## Loading required package: dplyr
##
## Attaching package: 'dplyr'
## The following objects are masked from 'package:stats':
##
## filter, lag
## The following objects are masked from 'package:base':
##
## intersect, setdiff, setequal, union
## Loading required package: ggplot2
## Loading required package: tidyr
airlines <- read.csv("https://raw.githubusercontent.com/wco1216/Data-607/master/hw5.csv", TRUE, ",")
airlines## X X.1 Los.Angeles Phoenix San.Diego San.Francisco Seattle
## 1 Alaska on time 497 221 212 503 1840
## 2 delayed 62 12 20 102 305
## 3 NA NA NA NA NA
## 4 AM West on time 694 4840 383 320 201
## 5 delayed 117 415 65 129 61
airlines$X[2] <- "Alaska"
airlines$X[5] <- "AM West"
airlines <- airlines[-3,]
colnames(airlines) <- c("Airline", "Status", "LA", "Phoenix", "San Diego", "San Fran", "Seattle")
airlines## Airline Status LA Phoenix San Diego San Fran Seattle
## 1 Alaska on time 497 221 212 503 1840
## 2 Alaska delayed 62 12 20 102 305
## 4 AM West on time 694 4840 383 320 201
## 5 AM West delayed 117 415 65 129 61
airlines <- gather(airlines, "city", "n", 3:7)
airlines <- spread(airlines, Status, n)
airlines <- mutate(airlines, ratio = round(delayed / (delayed + `on time`), 3))
airlines## Airline city delayed on time ratio
## 1 Alaska LA 62 497 0.111
## 2 Alaska Phoenix 12 221 0.052
## 3 Alaska San Diego 20 212 0.086
## 4 Alaska San Fran 102 503 0.169
## 5 Alaska Seattle 305 1840 0.142
## 6 AM West LA 117 694 0.144
## 7 AM West Phoenix 415 4840 0.079
## 8 AM West San Diego 65 383 0.145
## 9 AM West San Fran 129 320 0.287
## 10 AM West Seattle 61 201 0.233
ggplot(airlines, aes(city, ratio))+
geom_boxplot() +
labs(x = "City",
y = "Probability of Being Late")Smaller box plots such as Phoenix and LA mean similar ratios of being late between the two airlines. Because both airlines are late approximately the same amount, can we assume it is the airport’s fault rather than the airline’s fault. Perhaps weather is usually bad in Phoenix and LA so you can expect a consistent amount of delayed flights in these cities?
Notice in the box plot above the cities Phoenix, LA and San Diego all have a smaller distribution between ‘late’ ratios.
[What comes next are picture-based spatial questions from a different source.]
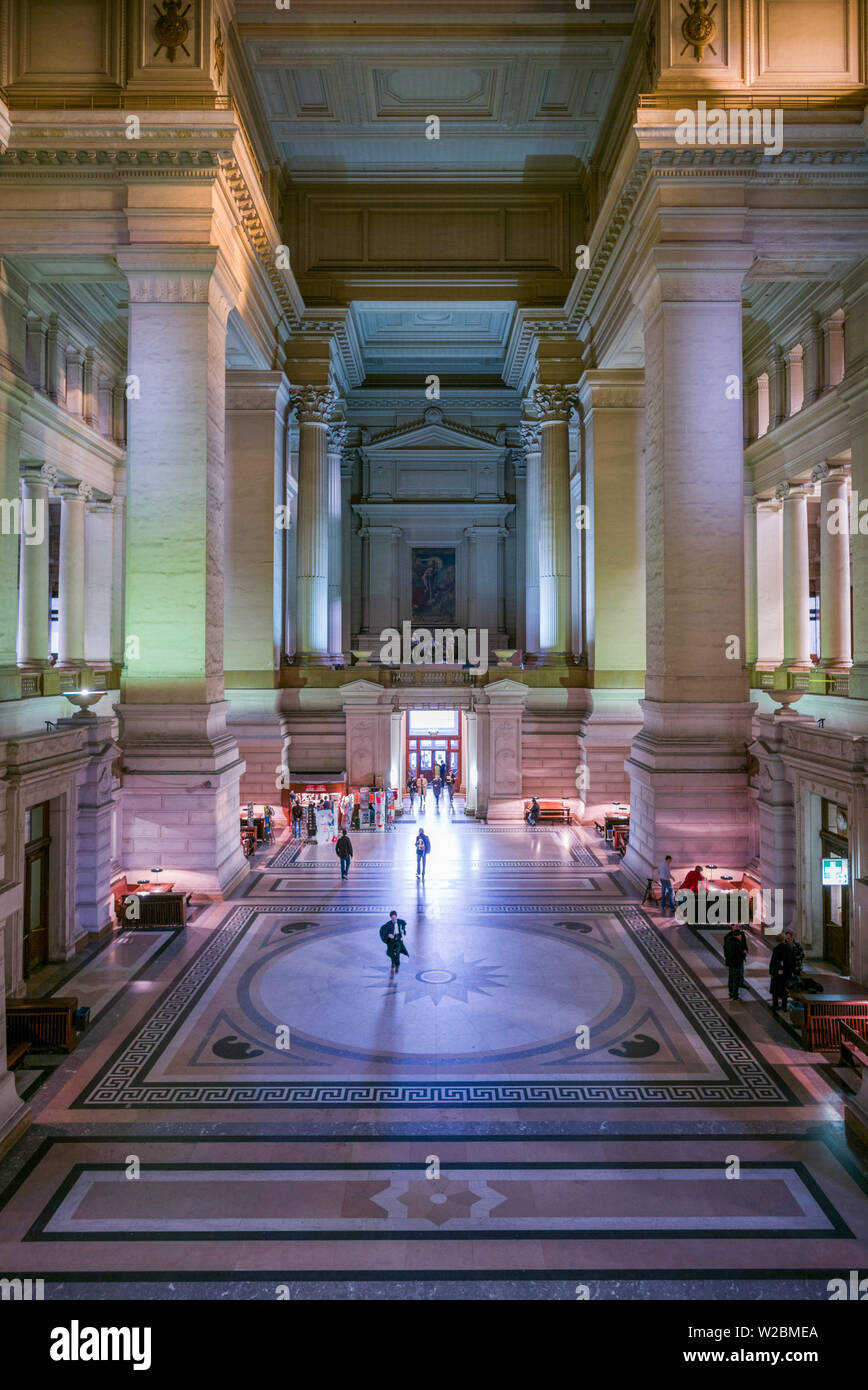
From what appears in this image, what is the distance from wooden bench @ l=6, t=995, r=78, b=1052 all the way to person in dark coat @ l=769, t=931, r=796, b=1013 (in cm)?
960

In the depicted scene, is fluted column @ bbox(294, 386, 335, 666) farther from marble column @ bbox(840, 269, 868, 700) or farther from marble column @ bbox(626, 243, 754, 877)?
marble column @ bbox(840, 269, 868, 700)

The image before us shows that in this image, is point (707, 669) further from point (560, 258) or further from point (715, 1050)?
point (560, 258)

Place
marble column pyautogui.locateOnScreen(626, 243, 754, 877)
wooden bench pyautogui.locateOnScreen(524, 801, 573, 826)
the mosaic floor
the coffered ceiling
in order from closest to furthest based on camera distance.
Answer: the mosaic floor → marble column pyautogui.locateOnScreen(626, 243, 754, 877) → the coffered ceiling → wooden bench pyautogui.locateOnScreen(524, 801, 573, 826)

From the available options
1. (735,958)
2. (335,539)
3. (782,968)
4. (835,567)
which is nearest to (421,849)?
(735,958)

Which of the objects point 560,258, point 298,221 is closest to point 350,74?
point 298,221

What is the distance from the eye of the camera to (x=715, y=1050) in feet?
36.3

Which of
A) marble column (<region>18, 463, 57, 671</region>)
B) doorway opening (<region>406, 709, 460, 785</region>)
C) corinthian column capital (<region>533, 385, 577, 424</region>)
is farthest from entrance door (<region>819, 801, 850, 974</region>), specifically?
marble column (<region>18, 463, 57, 671</region>)

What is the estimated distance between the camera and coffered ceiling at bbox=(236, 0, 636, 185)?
76.9 feet

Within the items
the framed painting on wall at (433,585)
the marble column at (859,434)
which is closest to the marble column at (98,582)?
the framed painting on wall at (433,585)

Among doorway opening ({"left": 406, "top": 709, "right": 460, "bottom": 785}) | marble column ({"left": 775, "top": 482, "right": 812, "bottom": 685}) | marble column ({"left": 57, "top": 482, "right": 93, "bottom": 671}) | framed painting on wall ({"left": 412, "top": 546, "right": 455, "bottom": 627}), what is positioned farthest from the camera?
framed painting on wall ({"left": 412, "top": 546, "right": 455, "bottom": 627})

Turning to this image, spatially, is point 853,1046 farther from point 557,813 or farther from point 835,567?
point 835,567

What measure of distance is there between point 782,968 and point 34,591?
24.3m

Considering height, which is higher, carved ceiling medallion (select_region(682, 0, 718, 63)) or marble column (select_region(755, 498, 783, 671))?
carved ceiling medallion (select_region(682, 0, 718, 63))

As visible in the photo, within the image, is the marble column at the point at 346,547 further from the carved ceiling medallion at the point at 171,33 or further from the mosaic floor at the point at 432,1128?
the mosaic floor at the point at 432,1128
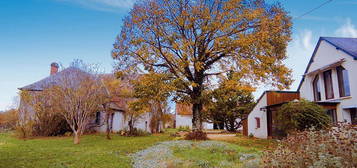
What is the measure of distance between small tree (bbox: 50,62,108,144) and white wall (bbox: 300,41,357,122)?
15.4 m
These ‘late’ ratios represent the number of times a flight is delayed over the total number of flights. If we notice a smaller distribution between these ratios that means both airlines are delayed around the same percentages of time. From this small distribution we conclude that it may not be the airlines fault if in fact both airlines are late the same amount of times. This may mean that an airport such as Phoenix or LA expereince worse weather. Cities such as San Francisco have larger distributions so one airline has a higher liklihood of being late. So when flying to San Francisco or Seattle it is smart to do your research on the airline.